Sadly, there is no effective way of preventing hair loss induced by chemotherapy. But, hey, this is the time to be creative. Hair scarfs, bandanna and tudung come in all shapes, fabrics and colours. Hair pieces can give you a new vibrant look.
Also, to some, a shaven head is a fashion statement (think of sexy Yul Brynner or even sexier Persis Khambatta).
Of course, not all chemotherapy drugs cause alopecia (medical term for baldness). Gemcitabine, pemetrexed, vinorelbine, oxaliplatin and liposomal doxorubicin are some drugs that do not cause significant hair loss. However, these drugs may not be suitable in your case. Remember, cancer is 1,000 disease entities.
The other phrase that makes me pull out my hair is “This herb and this health supplement will boost my immune system during chemotherapy.” I shall discuss this in another article.

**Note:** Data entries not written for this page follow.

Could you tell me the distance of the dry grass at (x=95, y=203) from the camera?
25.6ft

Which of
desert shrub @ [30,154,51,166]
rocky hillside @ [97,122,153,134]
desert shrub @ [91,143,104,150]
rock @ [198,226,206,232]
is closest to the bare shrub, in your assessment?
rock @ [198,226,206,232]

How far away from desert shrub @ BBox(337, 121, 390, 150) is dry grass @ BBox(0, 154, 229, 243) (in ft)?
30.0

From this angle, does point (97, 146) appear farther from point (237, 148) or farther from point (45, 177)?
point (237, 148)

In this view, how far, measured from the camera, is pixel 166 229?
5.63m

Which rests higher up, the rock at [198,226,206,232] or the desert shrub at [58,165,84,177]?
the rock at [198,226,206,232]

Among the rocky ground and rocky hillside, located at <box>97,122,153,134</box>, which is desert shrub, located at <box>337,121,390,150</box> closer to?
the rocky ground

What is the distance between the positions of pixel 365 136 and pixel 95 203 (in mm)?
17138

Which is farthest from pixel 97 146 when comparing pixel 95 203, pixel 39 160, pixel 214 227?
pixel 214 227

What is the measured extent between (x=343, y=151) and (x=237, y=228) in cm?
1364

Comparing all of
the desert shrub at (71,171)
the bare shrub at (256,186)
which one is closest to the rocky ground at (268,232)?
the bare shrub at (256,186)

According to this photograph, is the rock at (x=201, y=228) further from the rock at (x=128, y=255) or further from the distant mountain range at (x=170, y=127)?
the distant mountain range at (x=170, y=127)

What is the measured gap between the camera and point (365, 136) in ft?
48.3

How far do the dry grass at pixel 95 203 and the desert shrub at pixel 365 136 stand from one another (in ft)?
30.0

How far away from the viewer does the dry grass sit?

And so, like the ancient mariner, I shall stoppeth one of three or maybe even one of two to tell my tale again and again. The tale about chemotherapy curing cancer and prolonging good quality life. About how to overcome chemotherapy-induced side effects. About how almost all chemotherapy-induced side effects are temporary, reversible and manageable.
I have to persevere in my quest in educating the credulous public and the unfortunate cancer patients. I have to keep on dispelling the fears and misconceptions about cancer and cancer treatment. I have to re-educate people about “good versus bad cells” and “boost the immune system”.
Or else, I will soon have a bald pate!